## [Instruction]
Arrange the entries, from the line containing "From one to" through the last entry, as a two-column CSV with the headers text and answer, one row per entry, putting each value in its own quoted field with line breaks replaced by spaces. Leave the pictures out.

Spatial data with pictures

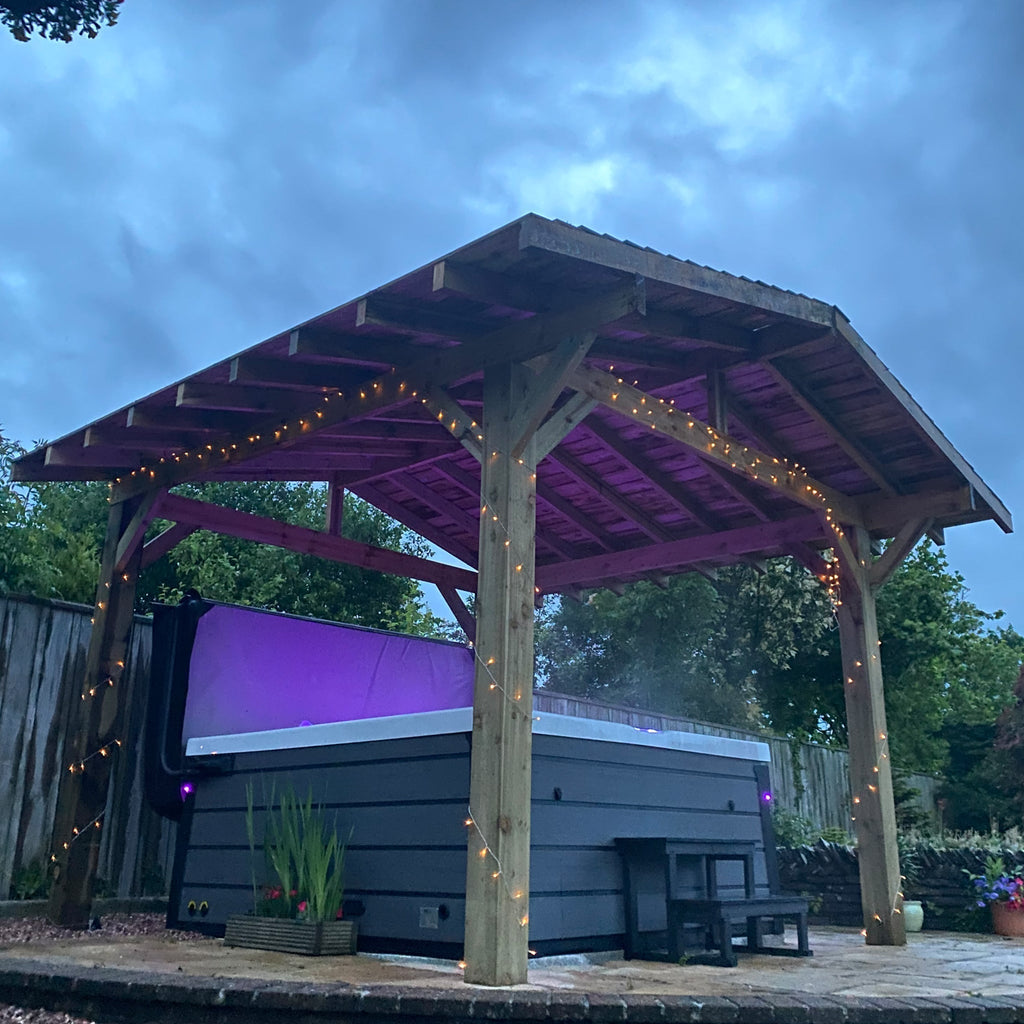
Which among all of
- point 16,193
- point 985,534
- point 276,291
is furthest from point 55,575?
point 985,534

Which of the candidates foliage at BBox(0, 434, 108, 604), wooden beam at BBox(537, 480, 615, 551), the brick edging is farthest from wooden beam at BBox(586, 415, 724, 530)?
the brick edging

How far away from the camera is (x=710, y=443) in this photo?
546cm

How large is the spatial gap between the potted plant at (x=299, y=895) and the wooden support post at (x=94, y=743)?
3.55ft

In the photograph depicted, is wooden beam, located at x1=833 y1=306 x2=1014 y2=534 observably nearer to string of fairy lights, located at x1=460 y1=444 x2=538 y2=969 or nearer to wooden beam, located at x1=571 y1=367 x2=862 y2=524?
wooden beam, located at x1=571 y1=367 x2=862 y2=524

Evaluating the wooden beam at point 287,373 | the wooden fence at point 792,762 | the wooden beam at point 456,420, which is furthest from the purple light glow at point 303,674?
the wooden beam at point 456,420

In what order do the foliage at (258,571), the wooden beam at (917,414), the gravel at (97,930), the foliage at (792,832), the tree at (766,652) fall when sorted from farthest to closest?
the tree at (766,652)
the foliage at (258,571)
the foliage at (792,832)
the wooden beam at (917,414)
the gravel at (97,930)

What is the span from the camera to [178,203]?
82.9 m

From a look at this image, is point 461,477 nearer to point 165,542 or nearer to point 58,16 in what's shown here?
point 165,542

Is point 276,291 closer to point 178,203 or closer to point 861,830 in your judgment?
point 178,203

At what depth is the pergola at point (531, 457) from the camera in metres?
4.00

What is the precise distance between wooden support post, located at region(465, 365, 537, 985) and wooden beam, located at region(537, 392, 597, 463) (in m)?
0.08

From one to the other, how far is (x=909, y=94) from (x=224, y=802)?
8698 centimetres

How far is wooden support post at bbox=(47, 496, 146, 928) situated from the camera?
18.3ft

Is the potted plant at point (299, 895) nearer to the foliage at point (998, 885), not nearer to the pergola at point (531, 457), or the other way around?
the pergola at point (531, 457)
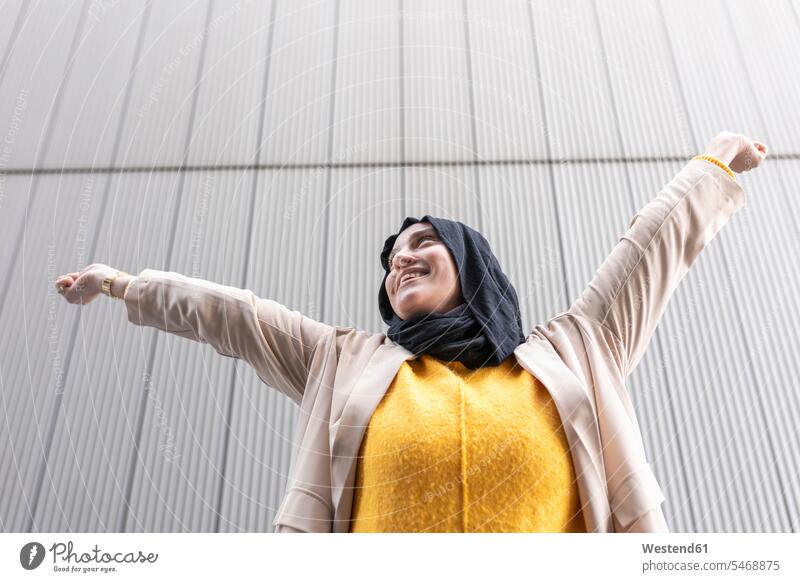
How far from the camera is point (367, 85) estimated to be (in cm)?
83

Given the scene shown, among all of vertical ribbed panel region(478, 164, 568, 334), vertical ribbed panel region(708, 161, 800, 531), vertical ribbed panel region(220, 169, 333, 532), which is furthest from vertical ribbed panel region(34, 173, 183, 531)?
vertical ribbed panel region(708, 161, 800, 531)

## [Completed task]
text,answer
"From one to the other, how far is (x=909, y=94) from (x=224, y=802)?","8698 centimetres"
"How far is wooden support post at bbox=(47, 496, 146, 928) situated from the camera?","18.3ft"
"Is the potted plant at point (299, 895) nearer to the foliage at point (998, 885), not nearer to the pergola at point (531, 457), or the other way around?","the pergola at point (531, 457)"
"How far from the camera is point (367, 85) estimated to be (in cm)?","83"
"Given the scene shown, among all of vertical ribbed panel region(478, 164, 568, 334), vertical ribbed panel region(708, 161, 800, 531), vertical ribbed panel region(220, 169, 333, 532), which is furthest from vertical ribbed panel region(34, 173, 183, 531)?","vertical ribbed panel region(708, 161, 800, 531)"